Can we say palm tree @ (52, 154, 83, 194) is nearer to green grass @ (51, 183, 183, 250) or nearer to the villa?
○ ○ ○
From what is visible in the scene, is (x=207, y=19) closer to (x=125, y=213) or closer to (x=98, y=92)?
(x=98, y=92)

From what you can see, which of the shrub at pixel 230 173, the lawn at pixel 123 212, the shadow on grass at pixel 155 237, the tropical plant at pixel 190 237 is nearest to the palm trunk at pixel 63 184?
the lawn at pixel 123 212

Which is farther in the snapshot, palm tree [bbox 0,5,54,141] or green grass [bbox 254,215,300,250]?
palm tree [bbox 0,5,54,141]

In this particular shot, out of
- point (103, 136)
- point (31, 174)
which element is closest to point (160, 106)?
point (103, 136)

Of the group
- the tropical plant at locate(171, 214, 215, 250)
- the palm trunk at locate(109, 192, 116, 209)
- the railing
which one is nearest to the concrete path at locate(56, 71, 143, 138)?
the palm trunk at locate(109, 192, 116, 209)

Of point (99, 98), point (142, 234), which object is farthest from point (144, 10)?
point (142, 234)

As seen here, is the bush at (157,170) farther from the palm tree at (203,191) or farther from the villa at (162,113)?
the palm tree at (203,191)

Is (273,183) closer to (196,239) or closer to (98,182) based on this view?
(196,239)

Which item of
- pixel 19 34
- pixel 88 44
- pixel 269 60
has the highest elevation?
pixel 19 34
○ ○ ○
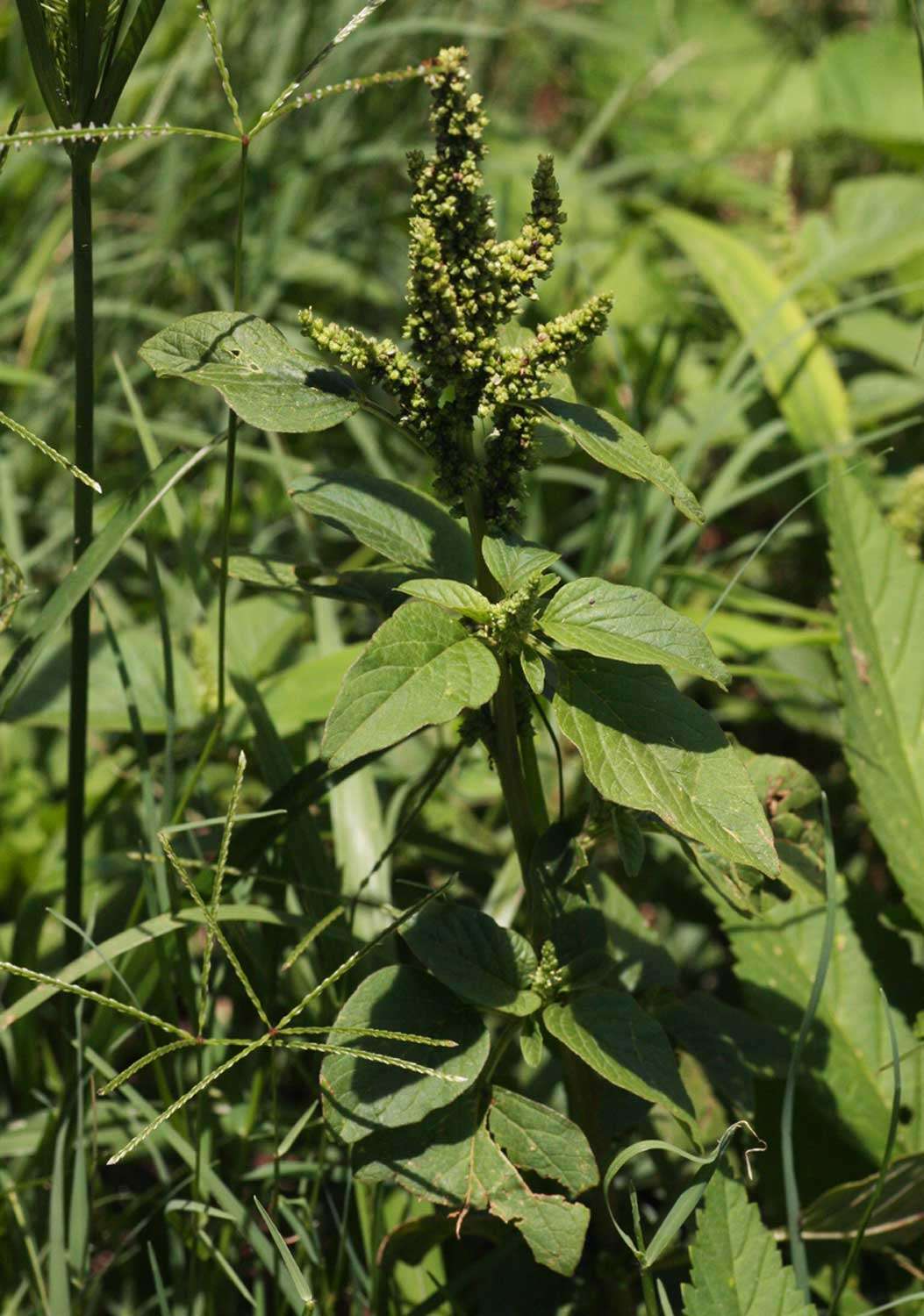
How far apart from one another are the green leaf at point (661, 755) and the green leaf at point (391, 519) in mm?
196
○ ○ ○
Task: Pick out every line in the records above that contains the word "grass" and copy each one in full.

The output:
Can we say palm tree @ (52, 154, 83, 194) is nearer to green grass @ (51, 183, 183, 250) or nearer to the villa?
From what you can see, which of the shrub at pixel 230 173, the lawn at pixel 123 212, the shadow on grass at pixel 155 237, the tropical plant at pixel 190 237 is nearest to the palm trunk at pixel 63 184?
Which is farther in the snapshot, palm tree [bbox 0,5,54,141] or green grass [bbox 254,215,300,250]?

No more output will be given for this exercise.